The inclusion of a sheet collecting simple satisfactory/unsatisfactory perceptions in


relation to each category heading allows researchers to also investigate the relative
importance of weaknesses. Note that the fact that a problem is common, does not
necessarily mean that it seriously affects an intervention. It is really only if a
weakness is regularly associated with unsatisfactory outcomes, that it may warrant
mitigation. While unavoidably based on respondent opinions, this approach allows
such associations to be determined, and done so in the context of the current stage of
the particular intervention being monitored. The relative importance of a problem
may vary with many factors, so any attempt to pre-emptively decide (or weight) their
relative importance should be treated with extreme caution. It is much better to let
those best informed provide their immediate perceptions and let this data indicate
relative importance. Otherwise an appropriate prioritisation of mitigative actions may
be mislead by a researcher’s own assumptions.

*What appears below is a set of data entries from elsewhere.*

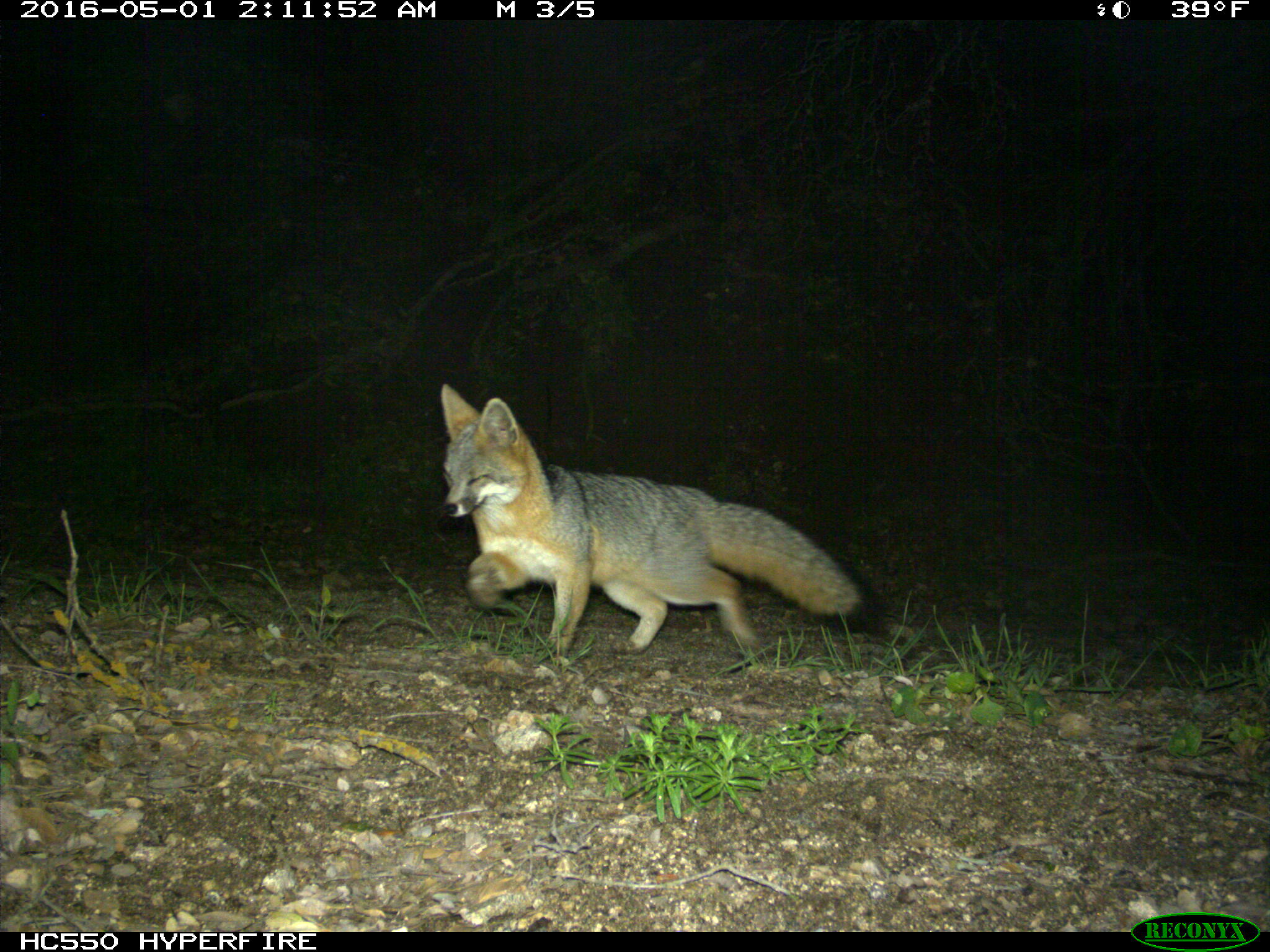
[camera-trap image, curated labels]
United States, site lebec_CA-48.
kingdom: Animalia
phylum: Chordata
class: Mammalia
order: Carnivora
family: Canidae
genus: Urocyon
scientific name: Urocyon cinereoargenteus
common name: gray fox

An example of being able to draw such associations is provided from AusAID’s


existing AMB data. In 97% of cases in which the control4 category ‘ongoing
implementers ability to meet recurrent costs’ was listed by respondents as a weakness
(in bilateral development activities), the perception of ‘Activity Sustainability’ (as a
heading) was deemed unsatisfactory. Hence, this form of analysis provides not just a
list of the most commonly recorded weaknesses, but also a prioritisation of the
currently perceived significance of each weakness.

Note that the same form of analysis is equally achievable in relation Strengths,
Opportunities and Threats.

4
Inserted to see if the analysis would provide sensible results.